Begin PASSAGE SHOWN

# Getting rid of grass in a gravel driveway?



## RedTartan (May 2, 2006)

I have a very wide gravel driveway. My house used to be a restaurant and my driveway is actually a long narrow parking lot  Hey, it's great for entertaining! My problem is that grass and weeds are taking over my driveway. Last year I actually had to mow the edges of my driveway! I don't want to use Round Up as my boys like to play in the rocks sometimes and I have free-ranging chickens.

Is there any natural way I can get rid of this vegetation? 

Thanks so much,

 RedTartan

P.S. The tub drain you all helped me with a few weeks ago is still running fast and smooth...


----------



## compier (Aug 23, 2007)

maybe a portable chicken pen, they eat grass, dont they?


----------



## Ardie/WI (May 10, 2002)

Boiling water or vinegar (hot) will kill vegatation.


----------



## THETOOLMAN (Feb 15, 2008)

Thats a problem I WISH I HAD!. I have a gravel drive way & the grass keeps the road from washing away! I try and make it grow!


----------



## Cabin Fever (May 10, 2002)

I agree with Toolman. Unless you live in the city and are worried about "looks," what's wrong with grass in your driveway? Many of the suggestions you'll get...like Ardie's....will only be temporary at best. It will be a constant battle.


----------



## Beaners (Feb 23, 2005)

We had a gravel and stone driveway when I was growing up...we paved it when I was older.

Although my mother never liked grass and weeds in the gravel, my father did, for the same reason THETOOLMAN mentions. Torrential rains would wash huge ruts and rivers into the driveway. I would say keep mowing it if it gets too high, maybe weedwhack if you don't want to put the mower blade in constant danger.

Or I could bring my dog up and let her pee all over your driveway. She kills off the grass pretty well here.

Kayleigh


----------



## sueacurrin (Jan 20, 2008)

torch it.


----------



## TNHermit (Jul 14, 2005)

http://www.groworganic.com/item_PWC211_BurnOut_II_Concentrate_25_Gallon.html?welcome=T


----------



## YuccaFlatsRanch (May 3, 2004)

Round up and the other glycophosphate plant killers are only active on the plants for 24 hours or less. Light and the soils inactivate them after that time - whats the problem?? Round UP is even OK in Organic practices I think.

End PASSAGE SHOWN

EXERCISE 1:
According to the driveway thread, what did Ardie/WI say will kill vegetation?
EXERCISE 2:
Please repeat the driveway thread word for word, from "## Cabin Fever" to "(Feb 23, 2005)".
Answer using only the driveway thread.

Begin RECORDED INFORMATION

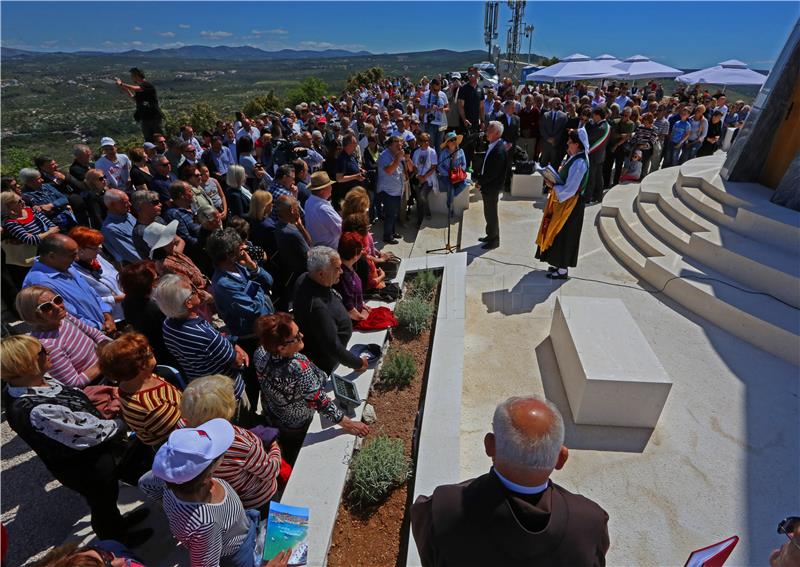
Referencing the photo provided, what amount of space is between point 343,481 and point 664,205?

End RECORDED INFORMATION

WORKED SOLUTION 1:
Boiling water or hot vinegar.

WORKED SOLUTION 2:
## Cabin Fever (May 10, 2002)

I agree with Toolman. Unless you live in the city and are worried about "looks," what's wrong with grass in your driveway? Many of the suggestions you'll get...like Ardie's....will only be temporary at best. It will be a constant battle.


----------



## Beaners (Feb 23, 2005)